= Louis Anseaume =

French playwright and librettist (1721–1784)

Louis Anseaume (/fr/; 1721 – 7 July 1784) was a French playwright and librettist from Paris.

He contributed the words for operas by André Ernest Modeste Grétry, Pierre-Alexandre Monsigny, Egidio Romualdo Duni, Christoph Willibald Gluck, and François-André Danican Philidor. He is credited with developing the genre of comédie mêlée d'ariettes, a type of opéra comique.

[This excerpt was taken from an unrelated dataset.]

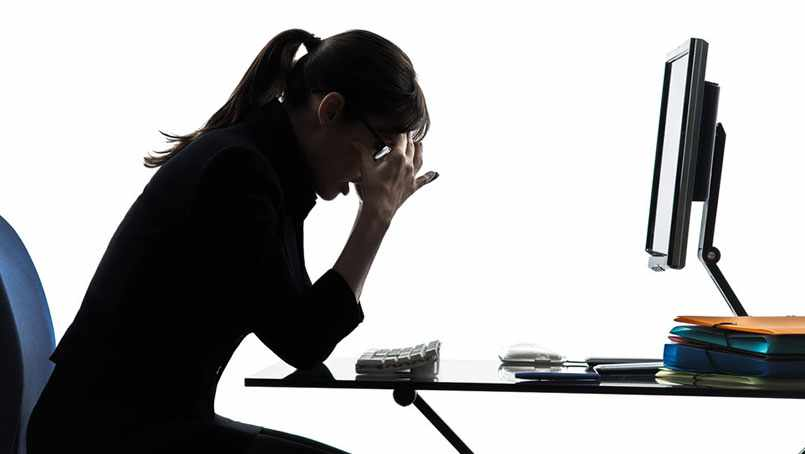 Image of woman at desk with headache.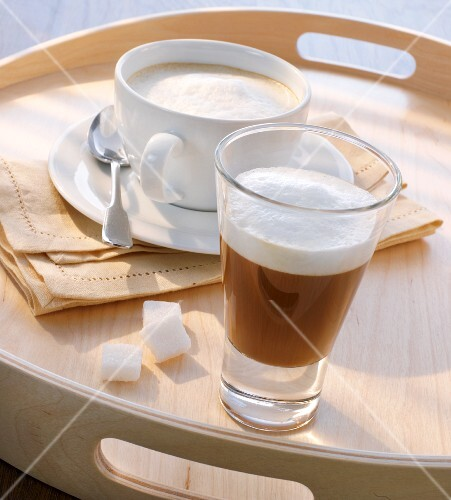 Wiener Melange (coffee with frothy milk, Austria) and a macchiato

A prompter and répétiteur at Comédie Italienne, he was deputy director of the Opéra-Comique and wrote some forty plays, often in collaboration with Charles-Simon Favart, including several opéras-comiques with Duni:
- Le Chinois poli en France (1754)
- Le Peintre amoureux de son modèle (1757), music by Duni
- La Fausse Esclave (1758), music by Gluck
- Cendrillon (1759), music by Laruette
- L'Île des fous (1760), music by Duni
- Mazet (1761), music by Duni
- Le Milicien (1762), music by Duni
- Les Deux Chasseurs et la Laitière (1763), music by Duni
- La Clochette (1766), music by Duni
- Le tableau parlant (1769), music by Grétry

He was one of the founders of the French opéra comique genre.

== Sources ==
- The Oxford Dictionary of Opera, by John Warrack and Ewan West (1992), ISBN 0-19-869164-5.